*Material supplied*.
Segment Open

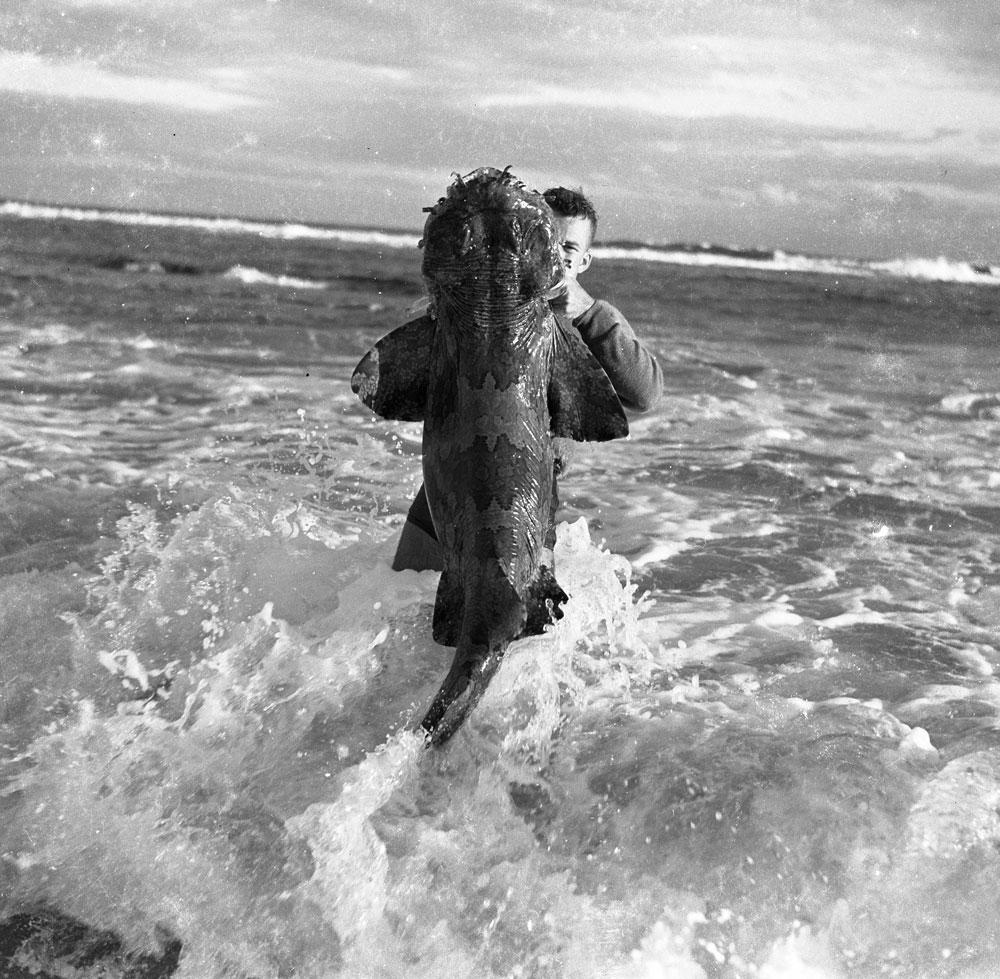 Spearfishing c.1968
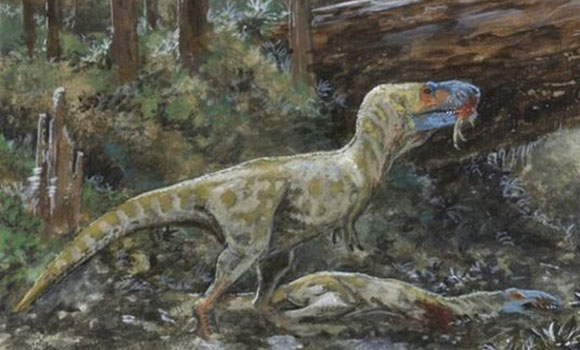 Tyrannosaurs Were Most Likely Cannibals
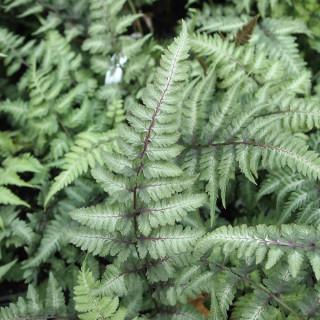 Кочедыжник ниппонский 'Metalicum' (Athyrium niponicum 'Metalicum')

Segment Closed
Segment Open

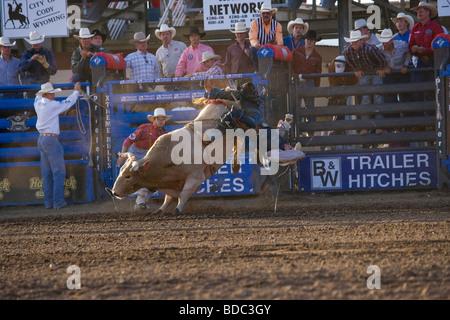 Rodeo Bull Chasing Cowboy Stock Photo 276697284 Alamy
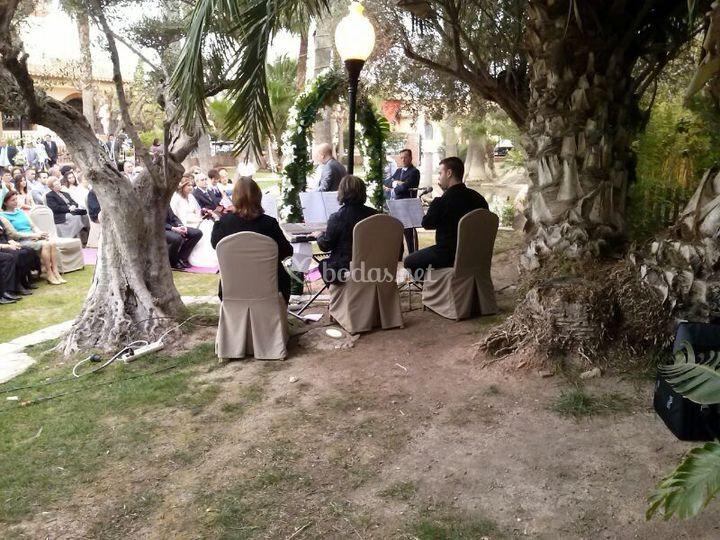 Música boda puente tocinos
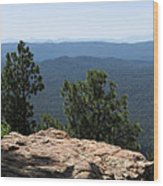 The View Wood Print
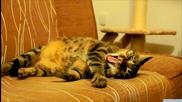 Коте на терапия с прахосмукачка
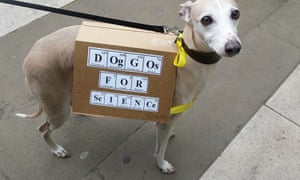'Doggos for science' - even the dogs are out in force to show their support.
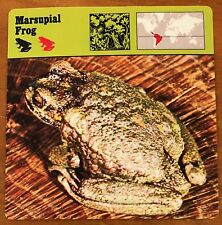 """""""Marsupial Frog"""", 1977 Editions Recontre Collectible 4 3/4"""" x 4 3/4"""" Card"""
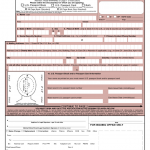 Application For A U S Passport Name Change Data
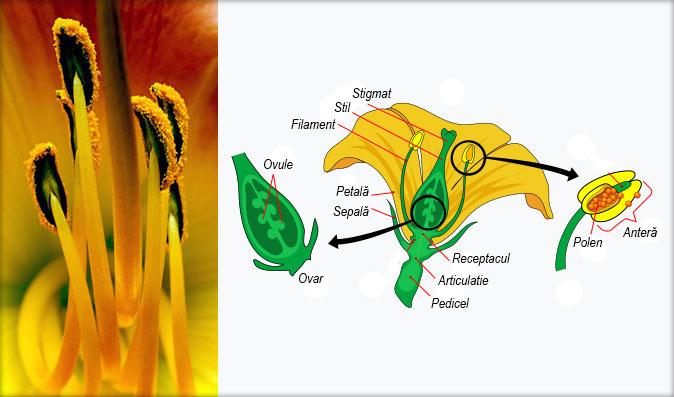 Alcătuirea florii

Segment Closed
Segment Open

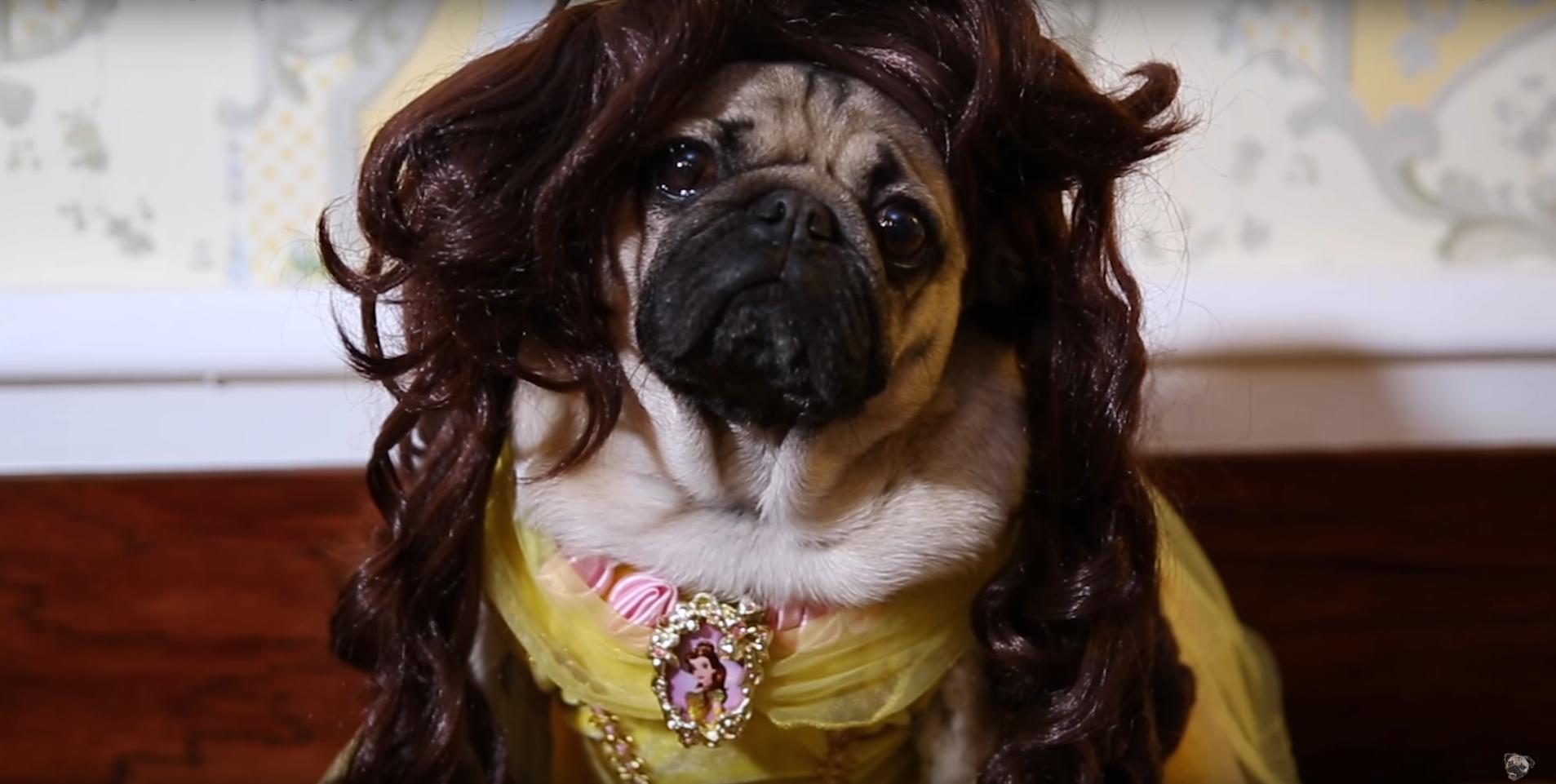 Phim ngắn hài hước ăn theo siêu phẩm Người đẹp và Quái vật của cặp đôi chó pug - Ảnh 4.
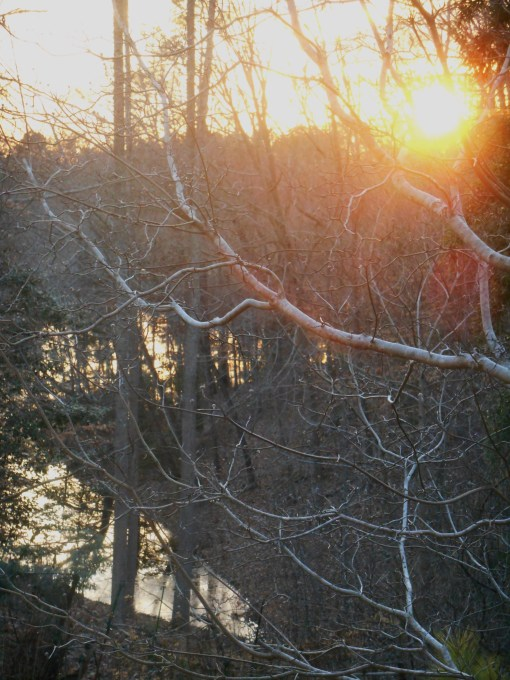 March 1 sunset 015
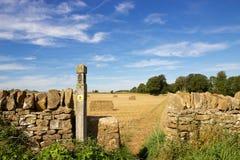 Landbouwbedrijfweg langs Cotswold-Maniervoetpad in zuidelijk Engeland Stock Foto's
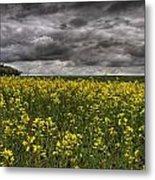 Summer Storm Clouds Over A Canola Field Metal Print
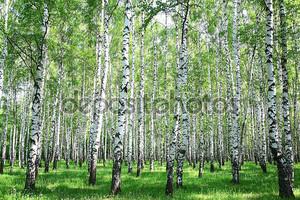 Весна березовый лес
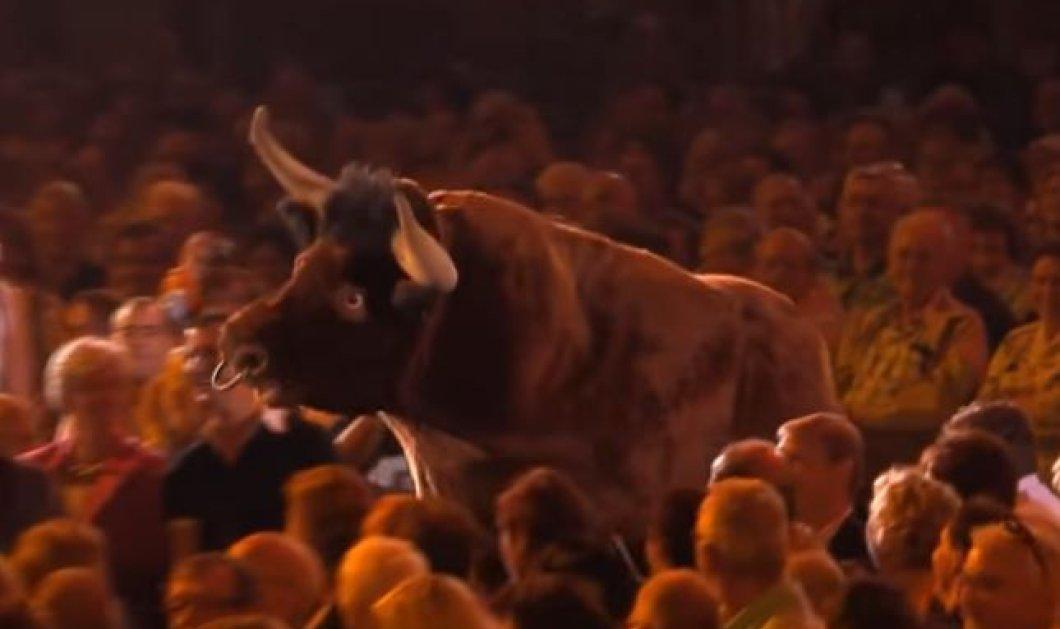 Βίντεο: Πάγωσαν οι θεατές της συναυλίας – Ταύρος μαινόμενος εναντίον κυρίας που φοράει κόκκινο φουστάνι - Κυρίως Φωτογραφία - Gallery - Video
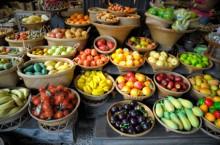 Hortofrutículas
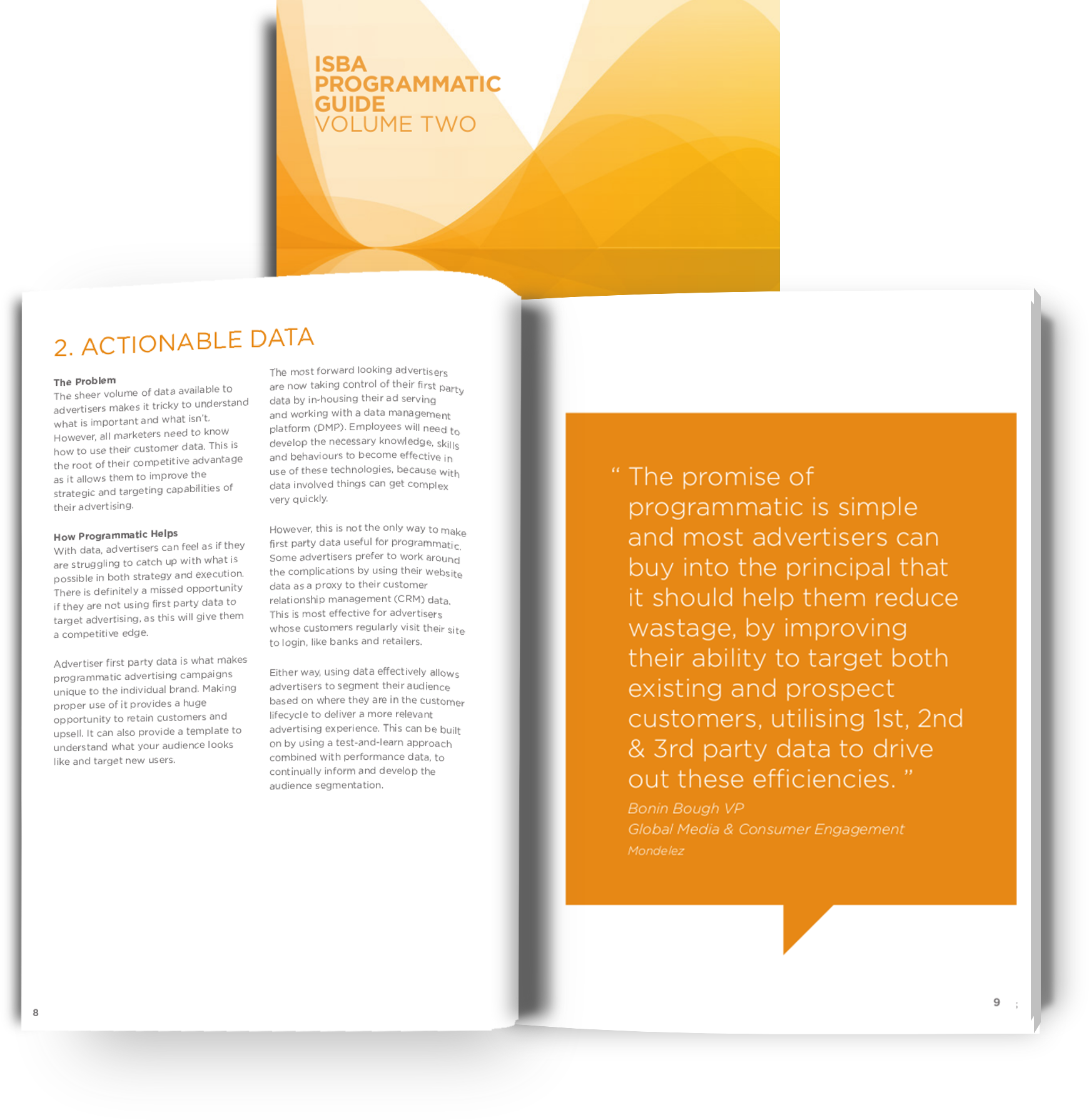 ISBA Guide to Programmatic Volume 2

Segment Closed

*What you have to do*. For this exercise, please set down exactly the lines of the listing above from the line with "Música boda puente tocinos" up to and including the line with "Alcătuirea florii", and no pictures.

*Task solution*.
 Música boda puente tocinos
 The View Wood Print
 Коте на терапия с прахосмукачка
'Doggos for science' - even the dogs are out in force to show their support.
 """""""Marsupial Frog"""", 1977 Editions Recontre Collectible 4 3/4"""" x 4 3/4"""" Card"""
 Application For A U S Passport Name Change Data
 Alcătuirea florii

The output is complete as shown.